While there is very little physical danger in the life of clergy, but there is tremendous danger to their spirit. Every day they are expected to be certain about matters which no one really knows. Every day they are expected to display some pretended magical power through ritual or prayer. So long as clergy’s “truth” is what people want to hear, they are honored. As soon as they confront their group with an unpleasant reality, they often lose that trust. So long as they minister to the popular and famous, their status rises. As soon as they minister to those rejected by their group, they are usually rejected too.
While my profession is quite easy on the body, it the most dangerous path possible for my soul. Can I reject the temptation to give my group what they want instead of what they need? Can I empower others without becoming their shepherd thus relegating them to the role of sheep? Can I be an authentic human being and not pretend to be anything more?
Some say prostitution is the oldest profession, but it possible that long before anyone thought of selling their body for goods or status, someone else raised their arms to bless the hunt.
I agree, Jim. Being a member of the clergy is a very difficult profession. It’s especially difficult if clergy use their prophetic voice and tell people what they don’t want to hear.
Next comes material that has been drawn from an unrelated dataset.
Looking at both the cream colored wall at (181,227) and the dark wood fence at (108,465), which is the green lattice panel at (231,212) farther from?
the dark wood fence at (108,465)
Today, I perceive too many clergy have sold their souls to power and status in the effort to make their flock comfortable and/or increase institutional membership. All this at a time when clergy, and the church, need to give more expression to the prophetic voice in America and throughout the world.
It’s also a difficult profession for those who do not learn how to set boundaries in their work too. Even though many workers today are on call 24/7, many jobs still have boundaries–8 to 5– that are set for their workers. Not so in the ministry. One can easily find oneself giving and giving to the needs of parishioners 24/7 only to experience “burn out,” or a marriage and family in disarray. To those clergy who take their ministry seriously and support the Jesus movement, it’s a very difficult profession. No doubt about it. To those who use this profession to enjoy the perks. or use it to ride on the gravy train, it’s probably not.
Walt, very well said.
What a beautiful piece in you and what you do.
I’m so glad you are clergy and provide such a great
example to all of us on being human as well.
Nettie, And I’m glad you will be bringing your gifts to the project.